What needs to be done
Condense the book review into two sentences.

The Sun: for academics, students and idiots

If you're interested in plasma physics, and the strength of this research field suggests many scientists are, you have only a limited number of places in which to observe plasma phenomena. Many plasma physicists turn to the Sun, as one of the closest and best-studied sources of this state of matter, for their observational data. What better place to start than with "The Complete Idiot's Guide to the Sun" by Jay M. Pasachoff? This paperback continues the tradition of the "Idiot's Guide" series with an introduction to the science, history and astronomy of the Sun.

We can be very proud that we live in a golden era of solar physics, witness to amazing discoveries inside and outside the Sun. The ability to communicate complicated problems in such a way that even a non-expert can understand them and find the field interesting is the gift of a true expert. After reading this book, I am certain that Pasachoff is one of these gifted people. The book is written in an almost story-book fashion, with his amazing description of the Sun carrying the reader from the solar inner core, through the different layers of the Sun and on out to the Earth. His historical survey and the sheer volume of background information - I especially enjoyed his "Solar Scribblings" and "Fun Sun Facts" - make the reading easy and entertaining. He covers the entire life of our living star: how it was born billions of years ago, how we see it now and - sadly - how it will die. Highlighting the major limits in existing theories and observations, he paints a bright future. Before reading this book I thought that I knew a lot about the Sun and solar mysteries. After finishing it, I am sure that my knowledge has become wider and richer. It is a shame that most of the images are black and white considering the target audience; maybe more colourful images would have had a more pronounced effect. Despite this, I am sure that undergraduate students and non-specialists will find this book as interesting as I did.

[review continues with 4 more technical books]
review signed by Istvan Ballai



from the July 2004 Sky & Telescope:

Totally Solar Equipped, review by Carolyn Collins Petersen

The Complete Idiot's Guide to the Sun

Jay M. Pasachoff (Alpha Books, 2003)
350 pages. ISBN 1-59257-074-7. $18.95, paperbound.

Available data
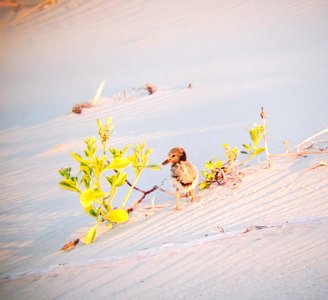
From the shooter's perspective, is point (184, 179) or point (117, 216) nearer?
point (117, 216)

Response to the task
"The Complete Idiot's Guide to the Sun" by Jay M. Pasachoff is a paperback introduction to the science, history and astronomy of the Sun, and the reviewer praises it for explaining complex problems to non-experts in an almost story-book fashion that carries the reader from the solar core out to the Earth and covers the Sun's entire life. Although the reviewer regrets that most of the images are black and white, the book is judged likely to interest undergraduate students and non-specialists.